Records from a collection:
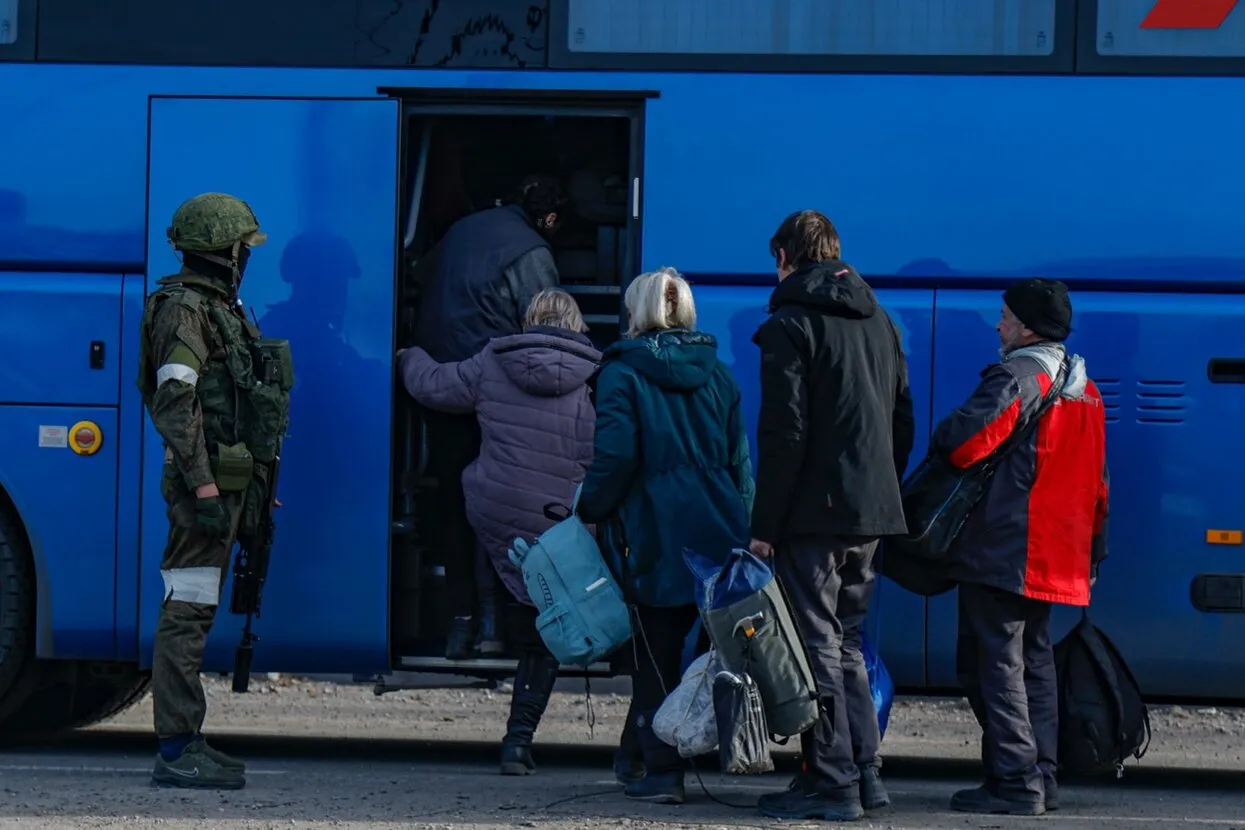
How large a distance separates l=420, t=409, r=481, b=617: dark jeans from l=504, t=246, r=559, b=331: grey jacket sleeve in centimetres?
45

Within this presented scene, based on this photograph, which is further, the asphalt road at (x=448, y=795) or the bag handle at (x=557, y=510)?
the bag handle at (x=557, y=510)

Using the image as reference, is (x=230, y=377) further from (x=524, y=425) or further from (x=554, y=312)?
(x=554, y=312)

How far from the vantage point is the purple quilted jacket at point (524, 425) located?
685cm

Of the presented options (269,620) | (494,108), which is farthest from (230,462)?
(494,108)

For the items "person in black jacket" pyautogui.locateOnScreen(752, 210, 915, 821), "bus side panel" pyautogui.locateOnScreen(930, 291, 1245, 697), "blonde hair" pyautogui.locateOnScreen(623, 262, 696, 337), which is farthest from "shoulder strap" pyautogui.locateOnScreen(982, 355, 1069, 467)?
"blonde hair" pyautogui.locateOnScreen(623, 262, 696, 337)

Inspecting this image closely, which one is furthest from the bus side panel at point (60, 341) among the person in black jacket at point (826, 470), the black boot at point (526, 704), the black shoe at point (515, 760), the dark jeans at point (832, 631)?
the dark jeans at point (832, 631)

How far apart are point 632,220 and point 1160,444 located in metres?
2.08

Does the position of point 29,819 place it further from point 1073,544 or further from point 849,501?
point 1073,544

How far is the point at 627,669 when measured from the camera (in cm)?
704

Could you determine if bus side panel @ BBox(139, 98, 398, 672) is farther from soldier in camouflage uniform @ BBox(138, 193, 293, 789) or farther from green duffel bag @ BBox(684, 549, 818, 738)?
green duffel bag @ BBox(684, 549, 818, 738)

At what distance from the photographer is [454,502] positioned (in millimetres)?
7367

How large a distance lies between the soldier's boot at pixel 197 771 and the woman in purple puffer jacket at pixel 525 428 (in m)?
1.09

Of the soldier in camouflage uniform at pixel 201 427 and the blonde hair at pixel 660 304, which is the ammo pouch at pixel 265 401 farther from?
the blonde hair at pixel 660 304

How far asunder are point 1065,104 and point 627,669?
8.57ft
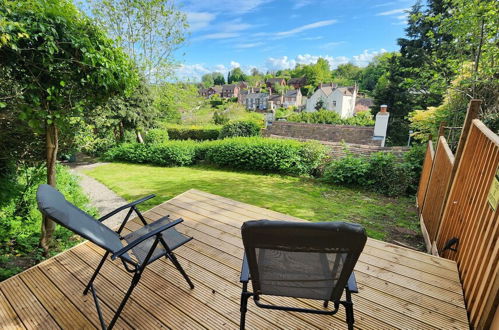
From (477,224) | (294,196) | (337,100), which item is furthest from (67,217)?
(337,100)

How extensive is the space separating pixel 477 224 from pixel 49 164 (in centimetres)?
434

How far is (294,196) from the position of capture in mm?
5895

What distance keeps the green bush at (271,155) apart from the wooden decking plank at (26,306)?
276 inches

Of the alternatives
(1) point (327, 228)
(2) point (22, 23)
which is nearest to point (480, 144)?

WHAT YOU NEED TO DO:
Rewrite the whole listing above, putting "coach side panel" wherever "bus side panel" appears and leaving everything else unchanged. Leave the pictures out.

RESPONSE FOR THIS EXERCISE:
How large a distance separates l=420, t=409, r=481, b=617: dark jeans from l=504, t=246, r=559, b=331: grey jacket sleeve in centimetres?
45

Within this presented scene, based on this photograph, which is further, the asphalt road at (x=448, y=795) or the bag handle at (x=557, y=510)?
the bag handle at (x=557, y=510)

Using the image as reference, is (x=230, y=377) further from (x=524, y=425) or further from (x=554, y=312)?
(x=554, y=312)

How far from the vantage point is the purple quilted jacket at point (524, 425) located?
685cm

Of the presented options (269,620) | (494,108), which is farthest from (230,462)?
(494,108)

For the items "person in black jacket" pyautogui.locateOnScreen(752, 210, 915, 821), "coach side panel" pyautogui.locateOnScreen(930, 291, 1245, 697), "blonde hair" pyautogui.locateOnScreen(623, 262, 696, 337), which is farthest from "shoulder strap" pyautogui.locateOnScreen(982, 355, 1069, 467)?
"blonde hair" pyautogui.locateOnScreen(623, 262, 696, 337)

Inspecting this image closely, which one is furthest from the coach side panel at point (60, 341) among the person in black jacket at point (826, 470), the black boot at point (526, 704), the black shoe at point (515, 760), the dark jeans at point (832, 631)?
the dark jeans at point (832, 631)

How far apart are point 632,220 and point 1160,444 located in metres?
2.08

Does the position of point 29,819 place it further from point 1073,544 or further from point 849,501?
point 1073,544

How far is the point at 627,669 when measured from the camera (in cm)?
704

Could you determine if coach side panel @ BBox(139, 98, 398, 672) is farther from soldier in camouflage uniform @ BBox(138, 193, 293, 789) or farther from green duffel bag @ BBox(684, 549, 818, 738)?
green duffel bag @ BBox(684, 549, 818, 738)

At what distance from the photographer is [454,502] positioned (in millimetres)?
7367

How large a distance lies between the soldier's boot at pixel 197 771 and the woman in purple puffer jacket at pixel 525 428 (in m)?
1.09

Of the soldier in camouflage uniform at pixel 201 427 and the blonde hair at pixel 660 304, which is the ammo pouch at pixel 265 401 farther from?
the blonde hair at pixel 660 304

How far asunder are point 1065,104 and point 627,669?
8.57ft
From (477,224) | (294,196) | (337,100), which item is furthest from (67,217)?
(337,100)

How extensive is the space separating pixel 477 224 from pixel 49 164 (in centimetres)?
434

How far is (294,196) from the position of capture in mm?
5895

What distance keeps the green bush at (271,155) apart from the wooden decking plank at (26,306)?
276 inches

Of the alternatives
(1) point (327, 228)
(2) point (22, 23)
which is nearest to point (480, 144)?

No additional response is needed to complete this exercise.